Société
: Bricolage pour B.S. ?
Collaboration spéciale Louise
Leduc et Cyberpresse
La Presse, Montréal, Jeudi, 04 Mars 2004
Du bricolage pour les assistés sociaux ?
Des heures et des heures de plaisir, c'est juré! On fera du bricolage - des porte-clefs, par exemple - et on apprendra à faire de la pizza sur pain pita. On ira peut-être aux quilles, on fera une visite du quartier en autobus scolaire et une sortie au Jardin botanique.
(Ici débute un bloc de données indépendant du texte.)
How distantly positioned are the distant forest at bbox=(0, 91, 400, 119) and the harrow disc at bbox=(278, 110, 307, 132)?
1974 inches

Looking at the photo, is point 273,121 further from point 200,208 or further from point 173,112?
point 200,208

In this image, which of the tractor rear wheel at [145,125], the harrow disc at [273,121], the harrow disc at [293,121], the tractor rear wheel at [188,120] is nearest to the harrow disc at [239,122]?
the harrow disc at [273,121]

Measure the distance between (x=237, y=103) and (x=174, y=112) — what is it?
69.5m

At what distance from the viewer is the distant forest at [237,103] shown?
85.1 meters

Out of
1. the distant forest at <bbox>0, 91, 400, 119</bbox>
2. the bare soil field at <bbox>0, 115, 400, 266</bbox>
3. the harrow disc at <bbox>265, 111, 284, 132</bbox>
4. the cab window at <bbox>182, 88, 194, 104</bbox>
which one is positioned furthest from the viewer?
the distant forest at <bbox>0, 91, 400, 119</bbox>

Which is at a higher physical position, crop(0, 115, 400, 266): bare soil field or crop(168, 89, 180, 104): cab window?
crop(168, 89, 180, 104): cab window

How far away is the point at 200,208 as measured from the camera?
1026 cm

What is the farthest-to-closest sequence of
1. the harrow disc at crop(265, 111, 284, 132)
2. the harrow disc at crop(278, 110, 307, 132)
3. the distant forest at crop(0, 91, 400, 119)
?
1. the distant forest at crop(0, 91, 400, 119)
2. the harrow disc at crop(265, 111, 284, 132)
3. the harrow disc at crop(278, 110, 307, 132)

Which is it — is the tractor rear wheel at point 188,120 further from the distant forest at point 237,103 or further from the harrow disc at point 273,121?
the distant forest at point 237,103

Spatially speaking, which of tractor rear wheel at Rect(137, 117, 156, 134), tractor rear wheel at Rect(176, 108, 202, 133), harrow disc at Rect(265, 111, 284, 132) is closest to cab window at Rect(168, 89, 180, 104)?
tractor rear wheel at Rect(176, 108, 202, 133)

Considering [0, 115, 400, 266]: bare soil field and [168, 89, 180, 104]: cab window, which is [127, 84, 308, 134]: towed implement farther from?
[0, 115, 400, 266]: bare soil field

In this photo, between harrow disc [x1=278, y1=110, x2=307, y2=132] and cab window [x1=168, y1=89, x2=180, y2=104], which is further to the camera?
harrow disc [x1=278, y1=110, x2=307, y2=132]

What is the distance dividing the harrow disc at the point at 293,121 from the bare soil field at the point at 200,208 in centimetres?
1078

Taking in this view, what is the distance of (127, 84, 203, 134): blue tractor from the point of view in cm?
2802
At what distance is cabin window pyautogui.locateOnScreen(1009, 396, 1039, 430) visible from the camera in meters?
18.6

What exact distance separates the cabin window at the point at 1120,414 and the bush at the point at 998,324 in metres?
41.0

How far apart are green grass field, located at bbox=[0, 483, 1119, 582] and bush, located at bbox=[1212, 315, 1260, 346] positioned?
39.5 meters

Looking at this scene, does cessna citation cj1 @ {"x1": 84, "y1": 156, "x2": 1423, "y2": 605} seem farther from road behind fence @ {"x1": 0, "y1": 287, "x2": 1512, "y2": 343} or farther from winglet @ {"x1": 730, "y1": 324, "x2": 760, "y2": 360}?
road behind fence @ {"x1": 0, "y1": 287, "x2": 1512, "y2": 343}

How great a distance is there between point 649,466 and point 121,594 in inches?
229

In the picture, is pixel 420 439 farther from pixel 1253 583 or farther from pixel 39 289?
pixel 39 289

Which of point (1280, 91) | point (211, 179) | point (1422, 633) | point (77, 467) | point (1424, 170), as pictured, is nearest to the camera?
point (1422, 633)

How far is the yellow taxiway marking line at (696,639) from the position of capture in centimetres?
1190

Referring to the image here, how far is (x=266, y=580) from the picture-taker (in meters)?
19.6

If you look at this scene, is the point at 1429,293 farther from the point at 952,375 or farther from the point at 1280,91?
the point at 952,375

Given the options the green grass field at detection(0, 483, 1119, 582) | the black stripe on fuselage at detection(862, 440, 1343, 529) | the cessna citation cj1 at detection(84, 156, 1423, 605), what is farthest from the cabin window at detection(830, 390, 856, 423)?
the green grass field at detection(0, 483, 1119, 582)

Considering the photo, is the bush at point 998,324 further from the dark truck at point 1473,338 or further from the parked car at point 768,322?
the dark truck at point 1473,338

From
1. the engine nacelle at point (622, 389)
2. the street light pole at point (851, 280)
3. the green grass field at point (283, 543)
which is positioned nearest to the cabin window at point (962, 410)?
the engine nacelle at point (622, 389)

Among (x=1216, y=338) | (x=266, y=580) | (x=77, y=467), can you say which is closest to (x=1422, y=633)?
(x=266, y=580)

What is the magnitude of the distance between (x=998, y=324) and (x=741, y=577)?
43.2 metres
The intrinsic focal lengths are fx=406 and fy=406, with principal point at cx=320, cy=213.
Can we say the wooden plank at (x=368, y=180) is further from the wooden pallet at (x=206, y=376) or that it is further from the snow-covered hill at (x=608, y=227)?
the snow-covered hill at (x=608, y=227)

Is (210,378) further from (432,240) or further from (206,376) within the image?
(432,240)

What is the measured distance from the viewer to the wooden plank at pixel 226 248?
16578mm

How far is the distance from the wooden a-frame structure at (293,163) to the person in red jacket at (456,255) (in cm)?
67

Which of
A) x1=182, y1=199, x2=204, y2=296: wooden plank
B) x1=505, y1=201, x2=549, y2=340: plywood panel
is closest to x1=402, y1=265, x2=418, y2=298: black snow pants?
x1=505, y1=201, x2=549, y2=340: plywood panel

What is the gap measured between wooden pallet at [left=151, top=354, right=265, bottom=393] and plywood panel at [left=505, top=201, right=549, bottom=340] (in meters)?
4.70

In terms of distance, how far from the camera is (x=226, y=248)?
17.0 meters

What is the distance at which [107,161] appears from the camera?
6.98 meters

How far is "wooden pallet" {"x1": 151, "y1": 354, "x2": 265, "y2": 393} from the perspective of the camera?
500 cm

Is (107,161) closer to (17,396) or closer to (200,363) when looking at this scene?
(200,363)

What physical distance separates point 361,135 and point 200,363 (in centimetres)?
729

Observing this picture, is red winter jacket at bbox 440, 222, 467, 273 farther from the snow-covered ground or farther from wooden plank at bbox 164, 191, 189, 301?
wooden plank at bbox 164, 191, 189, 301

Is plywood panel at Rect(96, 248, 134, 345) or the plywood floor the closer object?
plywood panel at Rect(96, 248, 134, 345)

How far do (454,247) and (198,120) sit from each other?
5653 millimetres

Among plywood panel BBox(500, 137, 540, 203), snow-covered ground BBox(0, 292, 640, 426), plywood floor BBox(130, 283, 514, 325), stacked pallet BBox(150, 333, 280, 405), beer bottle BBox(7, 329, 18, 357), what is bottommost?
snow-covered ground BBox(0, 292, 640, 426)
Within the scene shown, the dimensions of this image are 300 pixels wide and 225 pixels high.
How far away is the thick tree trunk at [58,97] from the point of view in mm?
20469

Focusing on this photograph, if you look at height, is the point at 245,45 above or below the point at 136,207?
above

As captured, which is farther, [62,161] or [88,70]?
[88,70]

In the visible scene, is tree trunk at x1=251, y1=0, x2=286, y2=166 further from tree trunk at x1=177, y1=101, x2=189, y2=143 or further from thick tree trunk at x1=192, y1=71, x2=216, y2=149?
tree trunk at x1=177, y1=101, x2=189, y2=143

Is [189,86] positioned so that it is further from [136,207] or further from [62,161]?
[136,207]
Ce programme destiné aux assistés sociaux met en furie l'une des prestataires invitée à y participer et qui dit chercher un emploi, pas une maternelle.
Le
programme n'est pas obligatoire, mais tant de mépris et de gaspillage sont en
soi absolument inacceptables, à son avis. «Ne nous distrayez pas de vos
politiques aveugles par de petites sorties récréatives», écrit-elle à
Claude Béchard, ministre de l'Emploi, de la Famille et de la Solidarité
sociale dans une lettre qu'elle nous a aussi fait parvenir. «Les contribuables,
si prompts à juger les BS, savent-ils à quelles inutilités vous affectez
parfois leurs impôts?»
Une rencontre d'information aura suffi à convaincre Mme Croteau qu'elle
n'aurait personnellement que faire de ce programme qui garantit «13 semaines de
plaisir».
Certes, quelques heures sont consacrées à l'initiation à l'informatique. À
peine deux heures, en fait, si l'on tient compte des pauses horaires. «Que
pourront apprendre les prestataires d'aide sociale en si peu de temps?» demande
Mme Croteau.
Mme Croteau dit être une grande fille dans la cinquantaine qui, précise-t-elle, ne souffre d’aucun trouble de démence. Aucune maladie d’Alzheimer en vue. Il lui est simplement arrivé la même chose qu’à quantité d’autres prestataires : le ciel lui est tombé sur la tête il y a quelques années. Elle a perdu deux emplois successifs, vécu une rupture et a connu de graves problèmes de santé qui l’ont presque entraînée dans la mort. Tout cela, en quelques mois à peine. « Personne ne se réveille un matin en se disant : Yé ! C’est ce matin que je deviens BS », fait-elle observer.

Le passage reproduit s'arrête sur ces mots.